Again and again: The most scandalously false part of the neo Nazi mentality is as old as its previous, original half baked idea in Hitler's weak mind. The concept of a master race doesn't work for mastery of people nor does it work for figuring out who you really are. We come from places with names and languages and peoples and legacies that are concrete. Some of us lost a lot of memory at the hands of another, and others lost through the same hands. Today we tend to think that the ancestors of slaves, or indigenous peoples, or mixed-up mestizos are the ones who lack a strong identity and the rest have theirs in bold font. Not true. From your family to your soul, you don't really know who you are if you are using ideological pet words to hang the hat of your self.
I'm not a real Mexican and I'm not a real American -- and I'm no Canadian, either. My father was an orphan, so I've taken his bloodless name as my own, a Portuguese word by etymology. I of course will pass as a white guy at a Black family reunion, just as I passed as an indigenous guy today on the pier (until I produced a fishing license instead of a status card), just as I passed as an Iranian at a birthday party last week, and so on. But the real facts of who I am don't work in the abstract.
This is why if you want to find a better substitute for whiteness find a Greek Festival or an Irish Pub or a German Beer Garden or a French Restaurant. This is food and drink, and it is a set of multicultural cliches, but enjoy an Italian family dinner and tell me there is nothing about who someone is at stake there. The point is that the real identity we can and do celebrate is everywhere and it is not necessarily riddled with guilt, even if sometimes it could use some (or far less). None of it calls itself "white." None. If you are using "white" as your only name tag, then I am sorry to say that you've been fooling yourself. You don't have a people by that name. There is no such thing. Your great-great-great grandmother would mostly likely not answer to "white."

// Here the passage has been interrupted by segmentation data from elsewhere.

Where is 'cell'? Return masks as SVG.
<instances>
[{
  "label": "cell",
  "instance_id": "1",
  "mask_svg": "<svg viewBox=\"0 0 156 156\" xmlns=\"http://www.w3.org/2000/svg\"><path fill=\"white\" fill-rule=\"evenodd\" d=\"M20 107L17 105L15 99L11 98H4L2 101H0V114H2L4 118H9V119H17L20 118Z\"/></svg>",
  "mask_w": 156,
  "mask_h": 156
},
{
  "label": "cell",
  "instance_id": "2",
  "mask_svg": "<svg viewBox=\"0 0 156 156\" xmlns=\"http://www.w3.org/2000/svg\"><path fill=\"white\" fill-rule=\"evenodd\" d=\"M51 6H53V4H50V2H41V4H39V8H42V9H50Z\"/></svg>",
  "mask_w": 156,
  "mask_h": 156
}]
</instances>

Personal history quickly becomes social, national, and regional histories and we find ourselves, again, at Charlottesville. All I can say for now about it, to my dear and beloved friends who I suspect think that they are "white," is this: We cannot have white rallies because there is no such thing as a "white" people. Black Lives Matter is not a movement for everyone who is of one dark color in the world -- it is about the US experience for those living within the legacy of slavery and Jim Crow over the past three years (some Black activist groups are critical of this aspect of BLM, by the way). If you want a "white" identity, then look to the folk expressions of it that we have and should treasure like music, food, and regional folk ways of being. Poetry, dance, dialect, accent, story. These are not safe or sanitary places -- I tend to think this story of a "white people" got made up there, too -- but they also don't pretend like people are any more or less related than they really are.
Donald Trump is a German-American man, not a white man. His whiteness is an entirely different issue that I am disinterested in getting into right now. If you wonder why white people are seen as bad sometimes, it is largely because of this false assumption: that white people exist as a people when they so manifestly do not.